HDC
概述
诱导子图(Induced Subgraph)算法可以根据一组给定的节点计算出相应的诱导子图,它提供了一种深入了解所选节点子集中的局部结构和交互的方法。
基本概念
诱导子图
诱导子图仅包括给定集合中的节点以及连接这些节点的边。
如上例所示,指定节点集S={A, B, I, K, L, M, N}的诱导子图包括节点集S以及两端点均在节点集S中的所有边构成的边集。
嬴图的诱导子图算法返回的是诱导子图中的所有一步路径。
特殊说明
- 诱导子图算法忽略边的方向,按照无向边进行计算。
示例图
在一个空图中运行以下语句定义图结构并插入数据:
ALTER EDGE default ADD PROPERTY {
score int32
};
INSERT (A:default {_id: "A"}),
(B:default {_id: "B"}),
(C:default {_id: "C"}),
(D:default {_id: "D"}),
(E:default {_id: "E"}),
(F:default {_id: "F"}),
(G:default {_id: "G"}),
(H:default {_id: "H"}),
(I:default {_id: "I"}),
(A)-[:default {score: 2}]->(B),
(C)-[:default {score: 3}]->(A),
(E)-[:default {score: 2}]->(C),
(E)-[:default {score: 4}]->(A),
(C)-[:default {score: 2}]->(D),
(D)-[:default {score: 2}]->(A),
(D)-[:default {score: 3}]->(A),
(F)-[:default {score: 3}]->(G),
(G)-[:default {score: 5}]->(G),
(F)-[:default {score: 2}]->(I),
(H)-[:default {score: 1}]->(G);
create().edge_property(@default, "score", int32);
insert().into(@default).nodes([{_id:"A"}, {_id:"B"}, {_id:"C"}, {_id:"D"}, {_id:"E"}, {_id:"F"}, {_id:"G"}, {_id:"H"}, {_id:"I"}]);
insert().into(@default).edges([{_from:"A", _to:"B", score:2}, {_from:"C", _to:"A", score:3}, {_from:"E", _to:"C", score:2}, {_from:"E", _to:"A", score:4}, {_from:"C", _to:"D", score:2}, {_from:"D", _to:"A", score:2}, {_from:"D", _to:"A", score:3}, {_from:"F", _to:"G", score:3}, {_from:"G", _to:"G", score:5}, {_from:"F", _to:"I", score:2}, {_from:"H", _to:"G", score:1}]);
创建HDC图
将当前图集全部加载到HDC服务器hdc-server-1上,并命名为 my_hdc_graph:
CREATE HDC GRAPH my_hdc_graph ON "hdc-server-1" OPTIONS {
nodes: {"*": ["*"]},
edges: {"*": ["*"]},
direction: "undirected",
load_id: true,
update: "static"

提供的数据 –
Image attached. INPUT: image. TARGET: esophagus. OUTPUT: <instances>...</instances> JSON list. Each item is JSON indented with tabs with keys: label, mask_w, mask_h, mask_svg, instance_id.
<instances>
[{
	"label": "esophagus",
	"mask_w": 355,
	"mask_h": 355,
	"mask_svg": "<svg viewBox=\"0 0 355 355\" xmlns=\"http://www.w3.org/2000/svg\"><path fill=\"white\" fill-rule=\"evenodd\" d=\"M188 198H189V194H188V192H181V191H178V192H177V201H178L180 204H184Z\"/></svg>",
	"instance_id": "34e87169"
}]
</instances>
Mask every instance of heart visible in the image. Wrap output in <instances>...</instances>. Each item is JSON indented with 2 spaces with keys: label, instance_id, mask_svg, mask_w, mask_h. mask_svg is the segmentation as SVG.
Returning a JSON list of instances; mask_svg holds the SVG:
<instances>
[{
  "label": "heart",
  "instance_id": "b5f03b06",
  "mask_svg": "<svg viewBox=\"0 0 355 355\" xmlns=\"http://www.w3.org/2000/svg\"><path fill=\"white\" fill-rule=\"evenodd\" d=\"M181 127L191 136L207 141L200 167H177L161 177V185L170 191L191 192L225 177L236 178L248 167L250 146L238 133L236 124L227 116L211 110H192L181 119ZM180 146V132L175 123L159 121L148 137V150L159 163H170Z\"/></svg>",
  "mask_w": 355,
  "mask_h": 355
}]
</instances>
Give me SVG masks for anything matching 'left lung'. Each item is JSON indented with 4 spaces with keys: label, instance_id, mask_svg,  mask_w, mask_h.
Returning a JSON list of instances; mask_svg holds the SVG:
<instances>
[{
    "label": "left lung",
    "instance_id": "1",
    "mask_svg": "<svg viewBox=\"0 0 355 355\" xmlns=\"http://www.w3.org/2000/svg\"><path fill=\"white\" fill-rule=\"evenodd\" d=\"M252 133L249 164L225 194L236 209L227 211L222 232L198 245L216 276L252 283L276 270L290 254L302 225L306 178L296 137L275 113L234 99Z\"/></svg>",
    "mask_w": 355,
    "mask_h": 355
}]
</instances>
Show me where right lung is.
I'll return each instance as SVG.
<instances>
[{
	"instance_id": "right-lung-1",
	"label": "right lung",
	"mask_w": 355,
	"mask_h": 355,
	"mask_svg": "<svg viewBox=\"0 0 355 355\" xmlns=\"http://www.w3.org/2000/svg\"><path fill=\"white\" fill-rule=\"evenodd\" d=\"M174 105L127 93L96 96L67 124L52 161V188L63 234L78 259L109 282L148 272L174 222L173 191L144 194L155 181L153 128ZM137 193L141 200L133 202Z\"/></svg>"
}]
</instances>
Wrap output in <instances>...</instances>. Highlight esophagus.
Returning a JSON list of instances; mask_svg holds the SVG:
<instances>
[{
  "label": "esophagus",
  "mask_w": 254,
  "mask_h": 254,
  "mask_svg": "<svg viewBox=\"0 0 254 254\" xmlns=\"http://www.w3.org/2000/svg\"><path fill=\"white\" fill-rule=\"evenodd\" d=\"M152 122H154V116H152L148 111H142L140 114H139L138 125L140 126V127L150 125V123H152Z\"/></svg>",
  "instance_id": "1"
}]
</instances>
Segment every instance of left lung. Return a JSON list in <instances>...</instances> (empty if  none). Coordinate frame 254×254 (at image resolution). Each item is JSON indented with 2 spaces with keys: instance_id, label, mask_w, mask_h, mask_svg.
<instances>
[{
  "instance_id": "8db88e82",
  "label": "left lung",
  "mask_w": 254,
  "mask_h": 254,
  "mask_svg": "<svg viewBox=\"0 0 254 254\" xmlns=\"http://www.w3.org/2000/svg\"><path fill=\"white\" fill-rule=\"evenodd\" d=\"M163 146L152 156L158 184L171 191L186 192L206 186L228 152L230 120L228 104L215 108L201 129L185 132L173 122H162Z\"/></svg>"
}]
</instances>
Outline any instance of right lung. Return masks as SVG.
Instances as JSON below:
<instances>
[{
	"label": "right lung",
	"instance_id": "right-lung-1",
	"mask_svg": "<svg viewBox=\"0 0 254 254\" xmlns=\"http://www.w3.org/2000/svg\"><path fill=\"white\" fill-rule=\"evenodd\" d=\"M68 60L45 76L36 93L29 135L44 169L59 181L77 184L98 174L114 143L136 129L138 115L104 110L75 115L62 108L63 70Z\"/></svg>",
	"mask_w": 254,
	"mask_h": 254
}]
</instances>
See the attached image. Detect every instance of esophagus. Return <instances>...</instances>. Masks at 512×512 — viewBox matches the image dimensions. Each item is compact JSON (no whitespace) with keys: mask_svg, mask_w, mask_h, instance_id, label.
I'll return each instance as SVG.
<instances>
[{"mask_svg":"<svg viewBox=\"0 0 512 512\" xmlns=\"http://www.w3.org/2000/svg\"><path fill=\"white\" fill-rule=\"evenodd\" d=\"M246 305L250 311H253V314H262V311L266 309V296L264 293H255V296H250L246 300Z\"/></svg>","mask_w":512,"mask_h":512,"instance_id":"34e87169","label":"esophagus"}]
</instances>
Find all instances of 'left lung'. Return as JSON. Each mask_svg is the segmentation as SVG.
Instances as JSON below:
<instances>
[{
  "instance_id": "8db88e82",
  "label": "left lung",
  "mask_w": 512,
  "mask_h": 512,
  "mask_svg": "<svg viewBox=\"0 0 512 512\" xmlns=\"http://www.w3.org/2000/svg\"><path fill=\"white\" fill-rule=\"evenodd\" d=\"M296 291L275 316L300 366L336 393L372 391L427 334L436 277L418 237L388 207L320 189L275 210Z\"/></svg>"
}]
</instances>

待办事项 –
1: 根据诱导子图算法说明回答下列问题:
(a) 该算法如何对待边的方向?
(b) 嬴图的诱导子图算法返回的是什么?
(c) HDC图被加载到哪台服务器上,名称是什么?
2: 请接着诱导子图算法说明的末尾往下写。

答案汇总 –
1:
(a) 忽略边的方向,按照无向边进行计算。
(b) 诱导子图中的所有一步路径。
(c) 加载到HDC服务器hdc-server-1上,名称为my_hdc_graph。

2:
}
hdc.graph.create("my_hdc_graph", {
nodes: {"*": ["*"]},
edges: {"*": ["*"]},
direction: "undirected",
load_id: true,
update: "static"
}).to("hdc-server-1")
参数
算法名:subgraph
参数名 |
类型 |
规范 |
默认值 |
可选 |
描述 |
|---|---|---|---|---|---|
ids |
[]_id |
/ | / | 否 | 通过_id指定参与计算的点;若未设置则计算所有点 |
uuids |
[]_uuid |
/ | / | 否 | 通过_uuid指定参与计算的点;若未设置则计算所有点 |
return_id_uuid |
String | uuid, id, both |
uuid |
是 | 在结果中使用_uuid、_id或同时使用两者来表示点。只能使用_uuid来表示边 |
limit |
Integer | ≥-1 | -1 |
是 | 限制返回的结果数;-1返回所有结果 |
文件回写
CALL algo.subgraph.write("my_hdc_graph", {
return_id_uuid: "id",
ids: ['A','C','D','G']
}, {
file: {
filename: "paths"
}
})
algo(subgraph).params({
projection: "my_hdc_graph",
return_id_uuid: "id",
ids: ['A','C','D','G']
}).write({
file: {
filename: "paths"
}
})
结果:
_id
C--[102]--A
D--[107]--A
D--[106]--A
C--[105]--D
G--[109]--G
完整返回
CALL algo.subgraph.run("my_hdc_graph", {
return_id_uuid: "id",
ids: ['A','C','D','G']
}) YIELD r
RETURN r
exec{
algo(subgraph).params({
return_id_uuid: "id",
ids: ['A','C','D','G']
}) as r
return r
} on my_hdc_graph
结果:
流式返回
CALL algo.subgraph.stream("my_hdc_graph", {
return_id_uuid: "id",
ids: ['F','G']
}) YIELD p
FOR e1 IN pedges(p)
MATCH ()-[e2 WHERE e2._uuid = e1._uuid]->()
RETURN max(e2.score)
exec{
algo(subgraph).params({
return_id_uuid: "id",
ids: ['F','G']
}).stream() as p
uncollect pedges(p) as e1
find().edges({_uuid == e1._uuid}) as e2
return max(e2.score)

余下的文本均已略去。